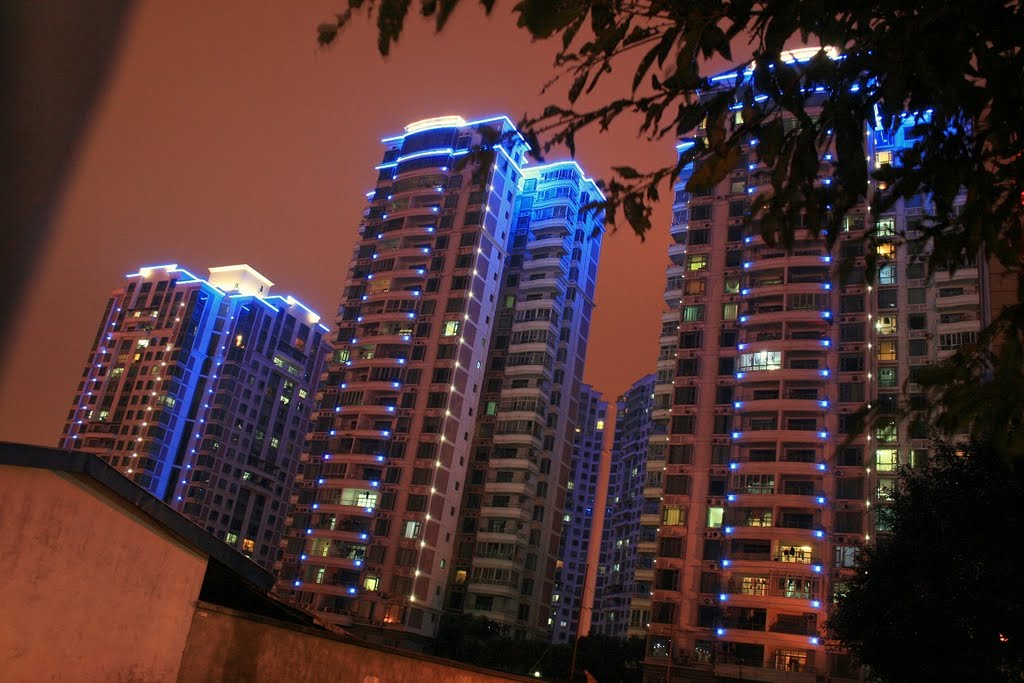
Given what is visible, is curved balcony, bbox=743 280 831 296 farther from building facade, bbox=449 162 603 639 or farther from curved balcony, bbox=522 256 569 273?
curved balcony, bbox=522 256 569 273

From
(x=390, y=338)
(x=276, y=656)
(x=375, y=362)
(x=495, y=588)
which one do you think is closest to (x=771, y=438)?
(x=495, y=588)

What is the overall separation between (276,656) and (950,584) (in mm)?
21917

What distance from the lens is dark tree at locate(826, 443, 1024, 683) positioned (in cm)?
2461

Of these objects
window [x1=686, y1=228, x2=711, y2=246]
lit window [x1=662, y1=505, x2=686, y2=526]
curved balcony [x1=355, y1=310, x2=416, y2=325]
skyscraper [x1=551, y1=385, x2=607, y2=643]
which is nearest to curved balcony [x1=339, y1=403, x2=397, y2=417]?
curved balcony [x1=355, y1=310, x2=416, y2=325]

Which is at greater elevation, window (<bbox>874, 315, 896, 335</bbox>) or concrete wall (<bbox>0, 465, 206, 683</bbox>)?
● ● ● ● ● ● ●
* DO THIS
Look above for the line that holds "What is the", then copy it and each line after it exactly, through the last line of the data.

* SOLUTION FOR THIS PROBLEM
What is the overall separation between (276,656) and (950,584) (in mm)?
21917

What distance from the lens is dark tree at locate(826, 443, 1024, 683) positioned (in cm)?
2461

Of these objects
window [x1=686, y1=228, x2=711, y2=246]
lit window [x1=662, y1=505, x2=686, y2=526]
curved balcony [x1=355, y1=310, x2=416, y2=325]
skyscraper [x1=551, y1=385, x2=607, y2=643]
which is nearest to curved balcony [x1=339, y1=403, x2=397, y2=417]?
curved balcony [x1=355, y1=310, x2=416, y2=325]

Which is at greater elevation, window (<bbox>874, 315, 896, 335</bbox>) or concrete wall (<bbox>0, 465, 206, 683</bbox>)?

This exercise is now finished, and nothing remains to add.